▶ _Text shown_:
Tuesday, May 27, 2008

Inflation Woes

Food inflation is the highest in almost two decades, driven by record prices for oil, gas and mounting global demand for staples such as wheat and corn, and for proteins such as chicken. The consumer price index for food rose 4% last year, compared with an average 2.5% annual rise for the last 15 years. On Monday, the U.S. Department of Agriculture raised its forecast for next year by half a percentage point, to a range of 4.5 to 5.5%. Kimberly-Clark, maker of Kleenex tissues, Huggies diapers and a host of other consumer products, said Friday it would raise prices 6% to 8% in the third quarter to offset higher raw material and energy costs.

▶ _Provided information_:
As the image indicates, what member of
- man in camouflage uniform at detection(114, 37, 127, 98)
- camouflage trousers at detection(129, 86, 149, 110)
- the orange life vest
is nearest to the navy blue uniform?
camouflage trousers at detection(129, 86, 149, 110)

...

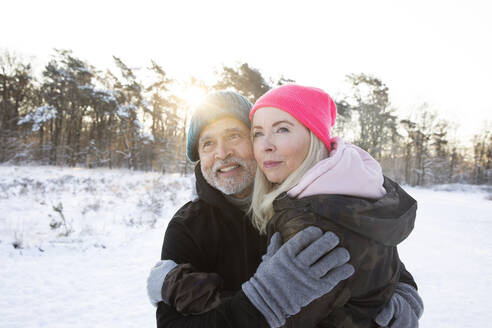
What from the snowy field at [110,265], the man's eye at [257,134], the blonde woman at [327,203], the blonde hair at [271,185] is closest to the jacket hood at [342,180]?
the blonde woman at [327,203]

▶ _Apply what you read_:
(1) Reproduce the food inflation text from "Food inflation is" up to and including "and energy costs.".
(2) In the food inflation text, what range did the U.S. Department of Agriculture give in its raised forecast for next year?
None of the data is needed for this work.

▶ _Solutions to the exercise_:
(1)
Food inflation is the highest in almost two decades, driven by record prices for oil, gas and mounting global demand for staples such as wheat and corn, and for proteins such as chicken. The consumer price index for food rose 4% last year, compared with an average 2.5% annual rise for the last 15 years. On Monday, the U.S. Department of Agriculture raised its forecast for next year by half a percentage point, to a range of 4.5 to 5.5%. Kimberly-Clark, maker of Kleenex tissues, Huggies diapers and a host of other consumer products, said Friday it would raise prices 6% to 8% in the third quarter to offset higher raw material and energy costs.

(2) 4.5 to 5.5%.